Sie sucht sie in einer riesengroßen schwarzen Lederhandtasche. Ihre geringen Bewegungen sind von katzenhafter Geschmeidigkeit. Eine hübsche, wollüstige Katze, denke ich bei mir. Vielleicht verdient sie mehr als diesen banalen Vergleich. Der ganze Charme des Orients liegt in ihren pechschwarzen Haaren, ihrer wohlgeformten Nase, ihrem orangefarbenen Teint, den mandelförmigen Augen und ihrem lebhaften und zugleich sehnsuchtsvollen Blick. Ihr Kleid stammt von einem guten Schneider. Die kurzen Ärmel lassen sehr füllige Unterarme frei, die jedoch bis auf einige Zentimeter weiße Haut von langen Handschuhen verhüllt werden.
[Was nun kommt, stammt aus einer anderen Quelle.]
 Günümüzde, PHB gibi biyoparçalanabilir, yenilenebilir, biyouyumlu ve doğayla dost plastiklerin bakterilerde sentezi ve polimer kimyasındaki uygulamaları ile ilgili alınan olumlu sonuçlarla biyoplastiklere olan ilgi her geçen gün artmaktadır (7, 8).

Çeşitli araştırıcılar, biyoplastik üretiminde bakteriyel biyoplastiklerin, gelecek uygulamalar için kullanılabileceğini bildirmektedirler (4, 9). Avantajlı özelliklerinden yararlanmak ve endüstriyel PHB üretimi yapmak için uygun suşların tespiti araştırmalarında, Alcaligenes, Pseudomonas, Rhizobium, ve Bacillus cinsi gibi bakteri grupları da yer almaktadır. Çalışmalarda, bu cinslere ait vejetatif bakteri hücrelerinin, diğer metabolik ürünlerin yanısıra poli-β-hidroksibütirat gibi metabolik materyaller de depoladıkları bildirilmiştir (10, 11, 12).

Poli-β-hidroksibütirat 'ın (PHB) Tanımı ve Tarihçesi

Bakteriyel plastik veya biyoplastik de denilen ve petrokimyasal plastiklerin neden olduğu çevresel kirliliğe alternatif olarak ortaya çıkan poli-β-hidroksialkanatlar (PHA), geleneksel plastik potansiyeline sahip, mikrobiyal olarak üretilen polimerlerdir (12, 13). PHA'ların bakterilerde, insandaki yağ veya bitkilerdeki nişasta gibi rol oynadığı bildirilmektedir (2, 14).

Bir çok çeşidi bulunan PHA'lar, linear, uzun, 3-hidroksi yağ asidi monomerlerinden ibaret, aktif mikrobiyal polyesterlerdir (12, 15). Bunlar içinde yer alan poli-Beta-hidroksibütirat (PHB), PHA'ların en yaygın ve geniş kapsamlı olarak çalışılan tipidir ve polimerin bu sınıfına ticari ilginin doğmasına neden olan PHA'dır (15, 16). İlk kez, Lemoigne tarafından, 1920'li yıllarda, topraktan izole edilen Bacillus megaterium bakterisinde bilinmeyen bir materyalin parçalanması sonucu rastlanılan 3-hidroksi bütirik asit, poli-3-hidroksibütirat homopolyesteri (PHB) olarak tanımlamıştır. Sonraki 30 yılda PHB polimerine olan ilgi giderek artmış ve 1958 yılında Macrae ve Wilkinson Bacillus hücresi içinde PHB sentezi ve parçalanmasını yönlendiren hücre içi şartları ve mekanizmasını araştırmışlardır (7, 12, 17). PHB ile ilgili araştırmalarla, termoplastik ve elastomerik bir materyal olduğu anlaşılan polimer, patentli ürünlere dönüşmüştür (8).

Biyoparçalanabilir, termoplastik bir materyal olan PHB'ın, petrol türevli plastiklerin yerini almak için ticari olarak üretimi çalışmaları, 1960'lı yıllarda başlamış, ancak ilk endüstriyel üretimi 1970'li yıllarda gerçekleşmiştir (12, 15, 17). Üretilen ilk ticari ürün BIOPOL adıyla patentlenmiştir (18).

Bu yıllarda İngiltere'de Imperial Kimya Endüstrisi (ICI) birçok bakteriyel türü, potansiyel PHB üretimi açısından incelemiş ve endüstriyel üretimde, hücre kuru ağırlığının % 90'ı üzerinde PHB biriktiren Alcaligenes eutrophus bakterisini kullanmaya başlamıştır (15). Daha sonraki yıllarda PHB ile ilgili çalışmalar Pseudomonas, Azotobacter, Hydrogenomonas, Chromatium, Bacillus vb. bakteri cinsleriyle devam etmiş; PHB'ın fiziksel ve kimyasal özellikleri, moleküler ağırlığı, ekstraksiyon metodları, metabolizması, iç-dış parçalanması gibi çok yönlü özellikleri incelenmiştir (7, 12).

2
Ihr Parfüm passt ganz zu dem Eindruck ein wenig unklarer Vornehmheit, den ihre Person ausstrahlt. Ich frage mich nach ihrem Alter. Die faltenlose Haut ist die eines sehr jungen Mädchens. Aber da sind die Augen: zwei haselnussbraune Augen, aus denen die Erfahrung spricht!
Ihr Pass beendet mein Rätselraten. Sie ist siebenundzwanzig Jahre alt, Türkin, geboren in Istanbul, von Beruf Studentin. »Bitte sprechen Sie!«
Sie zögert und sieht mich mit unentschlossener Miene an. Sie weiß, dessen bin ich sicher, worauf sie hinauswill, aber sie möchte sich alle Vorteile verschaffen und mir das bejammernswerte Bild eines kleinen entwaffneten und hilfsbedürftigen Wesens bieten. Mein Gesichtsausdruck zeigt Verständnis. Ein Kavalier muss in jedem Stück seine Rolle spielen können. Ein Kriminalbeamter noch mehr. Man muss die gut- und die böswilligen Zeugen ermutigen. Ein Anflug von Anteilnahme im Gesicht, und die ehrbaren Leute erzählen ihre kleine Geschichte bis ins kleinste Detail mit Hingabe. Die Ganoven hingegen verfangen sich, wenn man ein wenig Glück hat, in ihrem eigenen Lügengewebe. »Man muss« – so pflegte einer meiner ehemaligen Chefs zu sagen – »schreiben, schreiben und nochmals schreiben. Alles mitschreiben, was sie sagen. Seite um Seite füllen. Auf diese Weise habe ich die Mörder verwirrt!« Nichts ist besser, als bereitwillig alle Erklärungen zu Protokoll zu nehmen, um später Widersprüche festzustellen. Man redet immer zu viel. Der Kriminelle mehr als alle anderen. Selbst jener, der intelligent genug ist, um sich vor Unklarheiten zu hüten. Wahrscheinlich macht er doch einmal in einem einzigen Punkt Angaben, bei denen sich im Verlauf der Recherchen herausstellt, dass sie falsch waren. Dann stürzt das ganze mühsam errichtete Gebäude zusammen. In dem Augenblick, in dem er sich, durch die Leichtgläubigkeit des Kriminalbeamten in Sicherheit gewiegt, außer Gefahr glaubt, muss man die kleine Frage wie aus der Pistole geschossen anbringen, auf die es nur eine einzige Antwort gibt, die die Niederlage einleitet.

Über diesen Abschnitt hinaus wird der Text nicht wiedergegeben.